The exercise
Give back the line where "In the context" appears and all the lines after it until the listing ends, unchanged and with nothing else.

== Dataset extract ==

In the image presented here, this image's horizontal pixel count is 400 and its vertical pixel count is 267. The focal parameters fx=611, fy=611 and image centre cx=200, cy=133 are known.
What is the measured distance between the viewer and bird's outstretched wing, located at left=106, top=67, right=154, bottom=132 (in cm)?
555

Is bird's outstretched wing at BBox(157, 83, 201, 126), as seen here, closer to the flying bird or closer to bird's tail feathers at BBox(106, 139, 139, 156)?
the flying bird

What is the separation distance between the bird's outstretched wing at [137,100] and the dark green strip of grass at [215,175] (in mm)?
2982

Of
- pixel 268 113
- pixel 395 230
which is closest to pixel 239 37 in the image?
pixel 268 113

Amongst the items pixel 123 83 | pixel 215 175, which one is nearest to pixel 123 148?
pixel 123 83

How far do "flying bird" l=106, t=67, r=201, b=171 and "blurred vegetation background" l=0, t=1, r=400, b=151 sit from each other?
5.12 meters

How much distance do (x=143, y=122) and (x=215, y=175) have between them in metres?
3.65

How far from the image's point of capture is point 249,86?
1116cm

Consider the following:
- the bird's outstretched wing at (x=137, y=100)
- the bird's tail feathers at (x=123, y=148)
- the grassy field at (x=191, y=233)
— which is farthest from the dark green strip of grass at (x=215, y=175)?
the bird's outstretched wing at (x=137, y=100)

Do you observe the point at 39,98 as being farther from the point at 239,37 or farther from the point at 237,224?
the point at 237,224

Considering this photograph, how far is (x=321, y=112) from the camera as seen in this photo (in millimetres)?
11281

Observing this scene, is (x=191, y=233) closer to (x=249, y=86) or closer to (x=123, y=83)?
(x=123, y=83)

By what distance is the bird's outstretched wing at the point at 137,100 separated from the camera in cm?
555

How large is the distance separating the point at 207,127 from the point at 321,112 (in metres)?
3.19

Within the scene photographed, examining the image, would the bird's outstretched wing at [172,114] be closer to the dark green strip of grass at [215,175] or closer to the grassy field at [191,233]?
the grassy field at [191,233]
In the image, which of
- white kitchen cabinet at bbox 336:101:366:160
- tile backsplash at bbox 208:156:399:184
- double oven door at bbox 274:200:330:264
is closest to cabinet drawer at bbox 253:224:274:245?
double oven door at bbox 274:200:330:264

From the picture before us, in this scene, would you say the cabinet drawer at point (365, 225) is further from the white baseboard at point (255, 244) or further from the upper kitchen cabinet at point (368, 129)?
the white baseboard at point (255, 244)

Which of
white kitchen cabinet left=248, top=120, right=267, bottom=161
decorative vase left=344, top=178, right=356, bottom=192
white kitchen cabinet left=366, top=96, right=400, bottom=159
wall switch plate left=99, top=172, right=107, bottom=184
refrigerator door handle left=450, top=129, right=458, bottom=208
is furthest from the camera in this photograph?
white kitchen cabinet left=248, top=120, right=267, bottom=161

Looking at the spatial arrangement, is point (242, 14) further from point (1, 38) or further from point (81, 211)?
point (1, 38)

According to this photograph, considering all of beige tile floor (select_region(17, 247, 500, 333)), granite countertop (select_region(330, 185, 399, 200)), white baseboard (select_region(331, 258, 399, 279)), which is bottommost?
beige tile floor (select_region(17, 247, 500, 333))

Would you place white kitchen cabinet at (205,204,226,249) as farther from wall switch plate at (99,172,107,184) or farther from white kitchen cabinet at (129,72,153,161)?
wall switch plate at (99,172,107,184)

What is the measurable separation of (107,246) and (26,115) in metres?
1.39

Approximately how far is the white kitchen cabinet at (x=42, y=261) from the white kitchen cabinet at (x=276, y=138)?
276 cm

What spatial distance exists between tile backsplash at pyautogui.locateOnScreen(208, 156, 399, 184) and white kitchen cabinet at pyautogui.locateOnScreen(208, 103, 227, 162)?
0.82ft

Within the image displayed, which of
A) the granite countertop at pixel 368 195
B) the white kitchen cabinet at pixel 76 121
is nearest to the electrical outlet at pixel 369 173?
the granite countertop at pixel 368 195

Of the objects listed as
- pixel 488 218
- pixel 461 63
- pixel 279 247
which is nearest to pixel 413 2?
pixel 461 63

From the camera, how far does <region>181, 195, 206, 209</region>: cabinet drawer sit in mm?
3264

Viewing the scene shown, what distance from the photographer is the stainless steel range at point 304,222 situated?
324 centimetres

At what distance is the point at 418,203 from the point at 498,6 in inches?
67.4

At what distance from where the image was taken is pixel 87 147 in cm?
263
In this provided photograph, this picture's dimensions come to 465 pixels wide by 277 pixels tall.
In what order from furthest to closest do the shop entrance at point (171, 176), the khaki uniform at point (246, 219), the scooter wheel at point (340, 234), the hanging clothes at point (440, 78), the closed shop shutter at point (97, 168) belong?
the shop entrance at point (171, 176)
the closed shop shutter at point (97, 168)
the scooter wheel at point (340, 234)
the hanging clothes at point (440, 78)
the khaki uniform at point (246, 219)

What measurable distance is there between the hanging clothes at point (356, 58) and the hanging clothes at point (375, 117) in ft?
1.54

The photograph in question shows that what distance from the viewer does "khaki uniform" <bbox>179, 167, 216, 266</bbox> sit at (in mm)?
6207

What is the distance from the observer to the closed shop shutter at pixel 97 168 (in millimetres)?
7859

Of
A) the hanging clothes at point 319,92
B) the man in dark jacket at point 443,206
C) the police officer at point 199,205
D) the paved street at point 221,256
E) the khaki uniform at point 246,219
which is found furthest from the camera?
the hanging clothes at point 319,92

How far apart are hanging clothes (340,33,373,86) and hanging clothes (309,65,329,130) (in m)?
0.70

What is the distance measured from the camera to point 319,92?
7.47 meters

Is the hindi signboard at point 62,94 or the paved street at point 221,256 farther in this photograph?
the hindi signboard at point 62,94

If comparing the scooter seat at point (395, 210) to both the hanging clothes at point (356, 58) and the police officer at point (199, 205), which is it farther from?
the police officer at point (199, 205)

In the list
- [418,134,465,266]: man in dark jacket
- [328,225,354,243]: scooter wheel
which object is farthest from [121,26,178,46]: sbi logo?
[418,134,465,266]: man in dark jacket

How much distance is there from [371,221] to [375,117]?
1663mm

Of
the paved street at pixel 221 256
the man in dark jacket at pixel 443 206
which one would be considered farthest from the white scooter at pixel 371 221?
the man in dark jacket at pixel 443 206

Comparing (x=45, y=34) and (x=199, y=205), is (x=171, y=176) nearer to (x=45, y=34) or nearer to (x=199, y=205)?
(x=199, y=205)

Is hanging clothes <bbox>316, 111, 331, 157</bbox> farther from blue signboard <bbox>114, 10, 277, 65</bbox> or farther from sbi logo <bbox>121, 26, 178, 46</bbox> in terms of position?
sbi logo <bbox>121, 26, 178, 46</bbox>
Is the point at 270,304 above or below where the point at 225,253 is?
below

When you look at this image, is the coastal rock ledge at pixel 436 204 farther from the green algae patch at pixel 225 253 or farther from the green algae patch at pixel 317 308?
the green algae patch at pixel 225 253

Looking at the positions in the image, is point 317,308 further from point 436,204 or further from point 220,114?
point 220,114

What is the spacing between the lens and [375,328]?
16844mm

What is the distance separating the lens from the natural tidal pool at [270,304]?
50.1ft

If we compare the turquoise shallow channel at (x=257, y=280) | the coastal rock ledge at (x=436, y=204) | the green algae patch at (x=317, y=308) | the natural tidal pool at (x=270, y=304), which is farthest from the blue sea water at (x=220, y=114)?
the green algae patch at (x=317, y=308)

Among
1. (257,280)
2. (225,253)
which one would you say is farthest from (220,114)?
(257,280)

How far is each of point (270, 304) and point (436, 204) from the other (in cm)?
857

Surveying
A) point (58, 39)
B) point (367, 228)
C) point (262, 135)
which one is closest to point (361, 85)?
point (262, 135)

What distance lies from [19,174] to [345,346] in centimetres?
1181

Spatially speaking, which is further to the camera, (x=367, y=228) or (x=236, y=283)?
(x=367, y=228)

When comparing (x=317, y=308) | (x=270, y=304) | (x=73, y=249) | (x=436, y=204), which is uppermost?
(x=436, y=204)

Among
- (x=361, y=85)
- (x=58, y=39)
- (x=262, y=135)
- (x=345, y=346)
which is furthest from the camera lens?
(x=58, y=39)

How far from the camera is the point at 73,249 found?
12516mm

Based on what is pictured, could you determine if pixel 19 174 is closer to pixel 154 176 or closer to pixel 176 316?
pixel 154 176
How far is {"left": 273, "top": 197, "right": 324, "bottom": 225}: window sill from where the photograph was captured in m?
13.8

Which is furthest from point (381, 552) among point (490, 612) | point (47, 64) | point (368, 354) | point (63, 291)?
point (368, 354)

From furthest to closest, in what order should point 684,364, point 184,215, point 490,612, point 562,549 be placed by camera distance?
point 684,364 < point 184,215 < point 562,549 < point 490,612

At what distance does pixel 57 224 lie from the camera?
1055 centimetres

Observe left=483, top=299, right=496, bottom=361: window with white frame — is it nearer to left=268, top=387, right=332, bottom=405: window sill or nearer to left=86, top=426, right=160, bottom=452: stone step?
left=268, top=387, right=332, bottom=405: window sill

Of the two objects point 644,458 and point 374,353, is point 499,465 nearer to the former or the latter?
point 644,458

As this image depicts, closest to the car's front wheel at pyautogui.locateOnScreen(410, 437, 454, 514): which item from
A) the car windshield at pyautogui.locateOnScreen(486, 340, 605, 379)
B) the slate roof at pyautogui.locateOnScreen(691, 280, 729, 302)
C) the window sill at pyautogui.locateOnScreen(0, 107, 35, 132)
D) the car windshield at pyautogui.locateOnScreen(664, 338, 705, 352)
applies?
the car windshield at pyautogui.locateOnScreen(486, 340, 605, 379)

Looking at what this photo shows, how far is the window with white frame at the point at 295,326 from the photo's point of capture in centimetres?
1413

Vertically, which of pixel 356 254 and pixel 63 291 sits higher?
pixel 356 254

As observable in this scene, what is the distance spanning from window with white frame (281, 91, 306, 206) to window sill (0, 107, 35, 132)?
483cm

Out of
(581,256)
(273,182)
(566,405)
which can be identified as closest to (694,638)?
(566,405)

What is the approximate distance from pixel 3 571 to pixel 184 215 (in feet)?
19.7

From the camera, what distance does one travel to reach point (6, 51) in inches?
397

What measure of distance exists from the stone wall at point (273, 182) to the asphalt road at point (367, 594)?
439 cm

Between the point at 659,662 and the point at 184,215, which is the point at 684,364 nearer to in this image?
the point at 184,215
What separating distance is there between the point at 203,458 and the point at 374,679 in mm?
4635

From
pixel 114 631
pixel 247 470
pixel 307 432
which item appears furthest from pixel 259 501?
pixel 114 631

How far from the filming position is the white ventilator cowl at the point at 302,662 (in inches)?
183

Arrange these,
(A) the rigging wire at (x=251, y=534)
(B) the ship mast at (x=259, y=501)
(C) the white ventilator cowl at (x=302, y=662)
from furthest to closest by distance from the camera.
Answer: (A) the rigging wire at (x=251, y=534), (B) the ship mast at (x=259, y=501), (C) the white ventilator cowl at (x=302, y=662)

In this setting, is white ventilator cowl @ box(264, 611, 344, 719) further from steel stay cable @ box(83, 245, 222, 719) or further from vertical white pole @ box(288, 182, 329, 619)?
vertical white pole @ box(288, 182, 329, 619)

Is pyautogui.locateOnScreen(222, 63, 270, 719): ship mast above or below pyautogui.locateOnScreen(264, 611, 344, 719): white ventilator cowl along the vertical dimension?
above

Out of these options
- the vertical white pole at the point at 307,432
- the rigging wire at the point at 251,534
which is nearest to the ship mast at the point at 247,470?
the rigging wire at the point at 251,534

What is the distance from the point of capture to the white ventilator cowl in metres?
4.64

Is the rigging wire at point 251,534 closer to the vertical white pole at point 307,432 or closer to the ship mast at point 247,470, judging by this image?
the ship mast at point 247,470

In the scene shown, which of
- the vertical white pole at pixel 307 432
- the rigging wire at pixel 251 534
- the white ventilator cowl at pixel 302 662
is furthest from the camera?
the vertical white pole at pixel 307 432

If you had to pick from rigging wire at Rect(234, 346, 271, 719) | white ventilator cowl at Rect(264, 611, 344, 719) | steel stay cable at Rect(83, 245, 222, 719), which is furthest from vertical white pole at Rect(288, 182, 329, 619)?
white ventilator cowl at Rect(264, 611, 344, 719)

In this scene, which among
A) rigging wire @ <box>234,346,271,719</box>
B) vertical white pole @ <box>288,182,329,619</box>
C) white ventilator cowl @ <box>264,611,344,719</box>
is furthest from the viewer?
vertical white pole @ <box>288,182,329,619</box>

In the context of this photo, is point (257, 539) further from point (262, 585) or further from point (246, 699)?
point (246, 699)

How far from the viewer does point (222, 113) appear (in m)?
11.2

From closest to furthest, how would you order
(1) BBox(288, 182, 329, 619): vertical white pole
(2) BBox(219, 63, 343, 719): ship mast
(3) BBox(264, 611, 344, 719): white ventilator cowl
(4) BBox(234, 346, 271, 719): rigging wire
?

===

Answer for the task
In the context of this photo, is point (257, 539) further from point (262, 585) or further from point (246, 699)?
point (246, 699)

How far from the viewer does point (222, 113) appear (in m)?
11.2

From closest to furthest, how would you order
(1) BBox(288, 182, 329, 619): vertical white pole
(2) BBox(219, 63, 343, 719): ship mast
(3) BBox(264, 611, 344, 719): white ventilator cowl
(4) BBox(234, 346, 271, 719): rigging wire
?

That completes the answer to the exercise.